Whether this would have been Madison actually seeing the military executing survivors, or we the audience seeing the arena safe-zone going crazy, I don’t care. So long as we saw our protagonists thinking that things were okay or under control, only for that illusion to be violently shattered, the horror fan in me would have been happy.
Yet..we didn’t. All we got were a few dead civilians, an infected filled arena, and a military which abandoned what looked like an empty city. That fear that could be generated from seeing society topple, from seeing the people we rely on in a disaster not only being ineffective, but, abandoning all hope could have been great to watch unfold in the show, yet, sadly, Fear never gave us that.
This is something Train To Busan did very well, and I can only sit back and imagine how cool Fear could have been had they done it that good.

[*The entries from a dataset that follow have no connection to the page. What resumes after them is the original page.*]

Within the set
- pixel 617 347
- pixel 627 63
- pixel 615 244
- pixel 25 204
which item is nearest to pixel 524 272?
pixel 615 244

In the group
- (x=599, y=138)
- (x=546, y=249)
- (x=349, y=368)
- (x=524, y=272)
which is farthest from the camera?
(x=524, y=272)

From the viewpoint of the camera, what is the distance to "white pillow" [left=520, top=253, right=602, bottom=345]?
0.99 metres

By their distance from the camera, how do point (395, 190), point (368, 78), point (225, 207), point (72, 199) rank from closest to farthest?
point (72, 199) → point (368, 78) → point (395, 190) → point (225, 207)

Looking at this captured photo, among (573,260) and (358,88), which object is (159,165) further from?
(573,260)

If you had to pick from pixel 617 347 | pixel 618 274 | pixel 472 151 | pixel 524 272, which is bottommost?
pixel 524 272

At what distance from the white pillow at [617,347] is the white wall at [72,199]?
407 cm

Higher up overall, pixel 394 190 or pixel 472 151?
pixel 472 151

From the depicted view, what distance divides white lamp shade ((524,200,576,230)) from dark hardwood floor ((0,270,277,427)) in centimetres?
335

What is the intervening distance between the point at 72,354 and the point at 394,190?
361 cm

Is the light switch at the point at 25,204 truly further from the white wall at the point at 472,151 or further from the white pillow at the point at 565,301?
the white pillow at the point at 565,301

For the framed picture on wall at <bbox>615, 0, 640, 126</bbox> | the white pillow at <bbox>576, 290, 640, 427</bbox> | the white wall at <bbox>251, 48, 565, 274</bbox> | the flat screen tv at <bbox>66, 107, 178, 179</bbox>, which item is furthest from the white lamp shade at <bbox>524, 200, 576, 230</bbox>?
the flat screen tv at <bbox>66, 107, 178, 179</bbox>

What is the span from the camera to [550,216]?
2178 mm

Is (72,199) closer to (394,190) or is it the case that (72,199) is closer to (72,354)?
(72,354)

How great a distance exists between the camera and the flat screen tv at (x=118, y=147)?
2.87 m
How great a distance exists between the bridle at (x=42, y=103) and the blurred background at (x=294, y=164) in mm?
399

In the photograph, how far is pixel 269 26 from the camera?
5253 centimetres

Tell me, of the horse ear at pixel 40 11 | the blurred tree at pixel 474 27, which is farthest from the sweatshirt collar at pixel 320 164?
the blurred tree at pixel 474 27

Looking back on it, I think one of the things I appreciate most about Train To Busan was its minimalism. By that I mean there was very little exposition. There were never moments of people arguing about if the infected were alive or dead or explaining that an infected bite infected you. The characters in the movie just collectively seemed to know. The most we got was Seok-woo confessing that the infected seemed drawn by sight.
By stripping the exposition away, Train To Busan gave us characters who just seemed to be reacting. They didn’t have time to process or question what was going on, they only had time to focus on surviving.
In removing some staples, and incorporating a little more of the larger picture the characters existed in, Train To Busan gave us an excellent window into, if nothing else, the way the start of a zombie apocalypse should be. For that, I am especially grateful.